Che relazione ha con l’Italia?
Un rapporto davvero di lunga data. Ci sono arrivata giovanissima, avevo 19 anni: sono venuta a Milano per fare la modella. Poi mi sono trovata un fidanzato italiano, che mi ha insegnato un po’ la vostra lingua. La mia carriera è veramente cominciata nel vostro Paese. E ci sono tornata tante volte, anche con i miei figli. Come si fa a non amare un posto dove fanno la pizza più buona del mondo? Amo la vostra cultura e infatti ho in programma di tornare presto per due mostre sui miei dipinti: anzitutto in primavera sarò ospite al Museo dell’Ara Pacis a Roma e poi a novembre tornerò a Torino.

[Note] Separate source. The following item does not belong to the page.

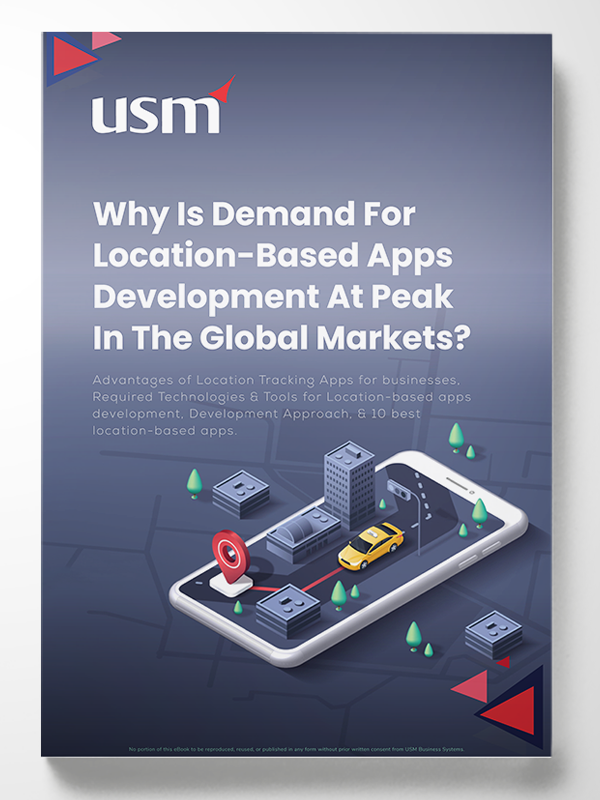 Location Based Apps Development At Peak In The Global Markets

Le piace anche il nostro cinema?
Lo amo, mi manca molto Bertolucci. E poi sono stata felice di lavorare in un episodio di The New Pope con Paolo Sorrentino. Ho tanti amici in Italia, come Dante Spinotti, il grande direttore della fotografia che ho conosciuto sul set di Pronti a morire.
Lei si è impegnata per anni per raccogliere fondi per la ricerca sull’Aids. Come l’ha arricchita l’attivismo?
Ho preso il testimone da Elizabeth Taylor e ci sono voluti molti anni, ma la malattia, oggi, si può tenere sotto controllo grazie ai farmaci. Questo lavoro mi ha insegnato ad abbattere i pregiudizi e a pensare che tutti, ma proprio tutti gli esseri umani sono speciali.
Cosa pensa delle recenti elezioni americane?
Ho votato per Kamala Harris, ma senza sapere chi fosse veramente. Il problema delle democrazie moderne è che non c’è vera scelta. Trump ha vinto, non mi piace, ma da cittadina americana appoggerò la sua presidenza. Ora spetta a lui mostrare cosa vuol fare, e il popolo lo giudicherà. Il mio compito è quello di proteggere i più deboli e le cause umanitarie, e far sì che la politica non se ne dimentichi.